---------- MATERIALS PROVIDED
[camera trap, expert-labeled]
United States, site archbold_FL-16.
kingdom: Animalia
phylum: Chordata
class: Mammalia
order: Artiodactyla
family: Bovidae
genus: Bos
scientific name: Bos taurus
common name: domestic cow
--------------------
---------- MATERIALS PROVIDED
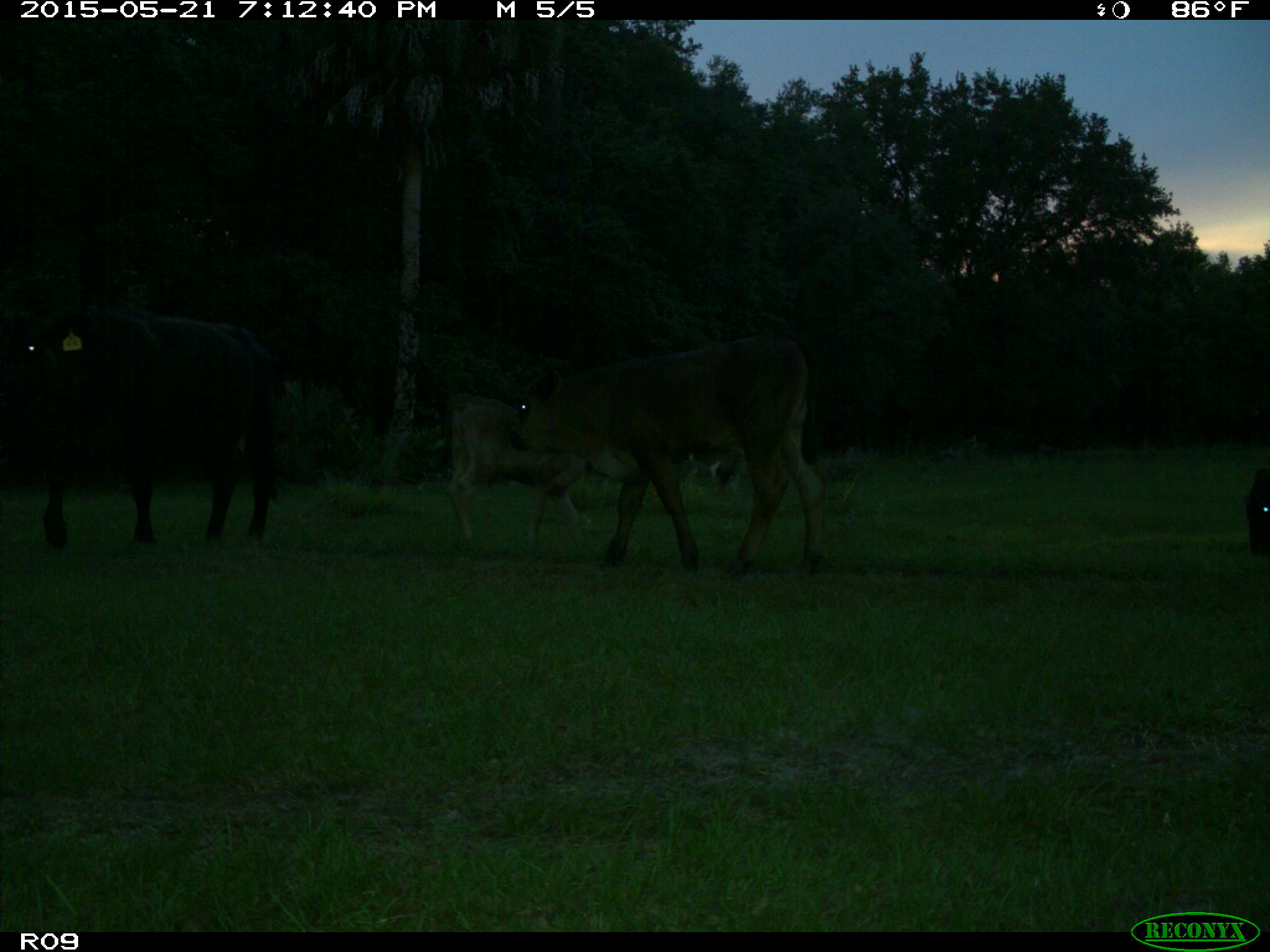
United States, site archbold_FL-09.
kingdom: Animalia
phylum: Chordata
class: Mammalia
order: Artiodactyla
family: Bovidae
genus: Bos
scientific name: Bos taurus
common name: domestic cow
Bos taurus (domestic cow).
--------------------
▶ _GOAL OF THE EXERCISE_: Whenever a line in the entries holds the word "site", copy that line.

▶ _WRITTEN SOLUTION_:
United States, site archbold_FL-16.
United States, site archbold_FL-09.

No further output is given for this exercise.